··· Text passage

Shropshire Star

My advice for Boris on another fine mess

Toby Neal take a wry look at the week in politics. Anything been happening?

Published
Boris Johnson - time for a distraction

SANTA WAS AT CHRISTMAS PARTY – GOVERNMENT FALLS

That is a preview of a headline from next week. Also...

ONE YULE FOR US, ANOTHER YULE FOR THEM.

Sorry, couldn't resist that one.

But the media has missed the real story. If you read that report about Russian influence in London a while back you might have thought it was a mountain of piffle and laughably short of any evidence. And yet here we have the proof of a Putinian mole deep in the heart of government, undermining trust in our valued institutions, a Burgess, Blunt, or Philby of our modern era.

So in my new role as a freelance political advisor, for which I hope the cheque will be coming soon, I can make a number of suggestions to Boris Johnson as he tries to find a way out of this mess.

There is that saying that when you are in a hole, stop digging, to which we can add that when you have a political opponent in a hole, keep piling it on, and the Prime Minister is on the receiving end of a full-on pile-on at the moment.

······
··· Source information

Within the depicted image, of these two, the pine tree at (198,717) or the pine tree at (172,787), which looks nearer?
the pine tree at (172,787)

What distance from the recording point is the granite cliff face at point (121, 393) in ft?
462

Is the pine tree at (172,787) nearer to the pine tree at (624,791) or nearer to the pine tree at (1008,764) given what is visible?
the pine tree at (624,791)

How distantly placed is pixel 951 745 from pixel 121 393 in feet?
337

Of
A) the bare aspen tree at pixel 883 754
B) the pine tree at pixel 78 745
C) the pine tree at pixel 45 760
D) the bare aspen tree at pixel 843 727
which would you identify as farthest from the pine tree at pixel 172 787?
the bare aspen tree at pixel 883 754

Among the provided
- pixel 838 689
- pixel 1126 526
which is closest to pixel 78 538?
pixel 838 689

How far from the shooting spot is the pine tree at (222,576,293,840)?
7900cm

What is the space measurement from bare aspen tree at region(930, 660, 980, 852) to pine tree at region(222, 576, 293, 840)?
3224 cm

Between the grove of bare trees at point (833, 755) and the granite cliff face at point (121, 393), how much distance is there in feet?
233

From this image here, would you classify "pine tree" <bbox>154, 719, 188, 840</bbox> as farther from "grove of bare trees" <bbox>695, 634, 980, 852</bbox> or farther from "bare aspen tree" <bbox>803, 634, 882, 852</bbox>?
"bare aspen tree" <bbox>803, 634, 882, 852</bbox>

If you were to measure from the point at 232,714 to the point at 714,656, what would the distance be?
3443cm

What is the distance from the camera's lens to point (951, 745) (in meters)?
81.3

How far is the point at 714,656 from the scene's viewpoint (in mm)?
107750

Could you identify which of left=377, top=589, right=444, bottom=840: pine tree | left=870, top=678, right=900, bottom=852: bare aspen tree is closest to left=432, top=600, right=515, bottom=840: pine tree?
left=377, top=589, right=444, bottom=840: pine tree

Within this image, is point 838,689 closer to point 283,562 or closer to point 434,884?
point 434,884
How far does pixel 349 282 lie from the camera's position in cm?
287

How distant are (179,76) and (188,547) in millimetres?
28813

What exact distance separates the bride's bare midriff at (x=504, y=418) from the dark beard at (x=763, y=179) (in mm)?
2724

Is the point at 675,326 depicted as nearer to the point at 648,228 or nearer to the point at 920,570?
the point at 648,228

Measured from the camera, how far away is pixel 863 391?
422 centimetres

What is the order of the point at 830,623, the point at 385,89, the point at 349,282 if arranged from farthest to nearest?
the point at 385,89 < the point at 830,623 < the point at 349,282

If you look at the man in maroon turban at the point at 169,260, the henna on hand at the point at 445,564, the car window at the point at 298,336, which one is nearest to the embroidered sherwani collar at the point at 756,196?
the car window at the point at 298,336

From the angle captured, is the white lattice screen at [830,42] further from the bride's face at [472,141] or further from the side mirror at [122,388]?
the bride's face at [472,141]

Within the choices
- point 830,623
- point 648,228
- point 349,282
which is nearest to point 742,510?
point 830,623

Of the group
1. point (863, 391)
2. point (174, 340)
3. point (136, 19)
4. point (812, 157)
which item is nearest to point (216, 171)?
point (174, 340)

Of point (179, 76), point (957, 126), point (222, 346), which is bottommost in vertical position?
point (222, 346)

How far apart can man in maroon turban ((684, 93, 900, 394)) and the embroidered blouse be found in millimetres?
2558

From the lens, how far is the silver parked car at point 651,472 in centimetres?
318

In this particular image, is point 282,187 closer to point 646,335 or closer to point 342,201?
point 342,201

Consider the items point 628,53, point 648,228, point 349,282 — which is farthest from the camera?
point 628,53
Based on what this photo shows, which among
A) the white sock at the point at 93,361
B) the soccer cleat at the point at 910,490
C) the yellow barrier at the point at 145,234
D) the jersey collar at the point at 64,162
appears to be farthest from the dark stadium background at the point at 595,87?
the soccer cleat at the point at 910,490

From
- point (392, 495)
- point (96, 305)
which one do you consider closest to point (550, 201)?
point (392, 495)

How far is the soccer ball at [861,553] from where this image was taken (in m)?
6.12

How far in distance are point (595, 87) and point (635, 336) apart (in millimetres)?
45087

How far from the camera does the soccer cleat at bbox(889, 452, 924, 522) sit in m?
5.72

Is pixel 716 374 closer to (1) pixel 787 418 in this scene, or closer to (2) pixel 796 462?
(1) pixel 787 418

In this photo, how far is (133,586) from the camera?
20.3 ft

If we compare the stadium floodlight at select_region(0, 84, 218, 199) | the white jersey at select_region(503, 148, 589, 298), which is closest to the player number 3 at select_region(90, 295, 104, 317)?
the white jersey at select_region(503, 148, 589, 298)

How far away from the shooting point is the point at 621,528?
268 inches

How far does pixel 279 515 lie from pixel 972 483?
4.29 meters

······

Requirement |
Reproduce word for word the passage of the Boris Johnson column starting at "SANTA WAS AT" and ending at "our modern era.".

Response area |
SANTA WAS AT CHRISTMAS PARTY – GOVERNMENT FALLS

That is a preview of a headline from next week. Also...

ONE YULE FOR US, ANOTHER YULE FOR THEM.

Sorry, couldn't resist that one.

But the media has missed the real story. If you read that report about Russian influence in London a while back you might have thought it was a mountain of piffle and laughably short of any evidence. And yet here we have the proof of a Putinian mole deep in the heart of government, undermining trust in our valued institutions, a Burgess, Blunt, or Philby of our modern era.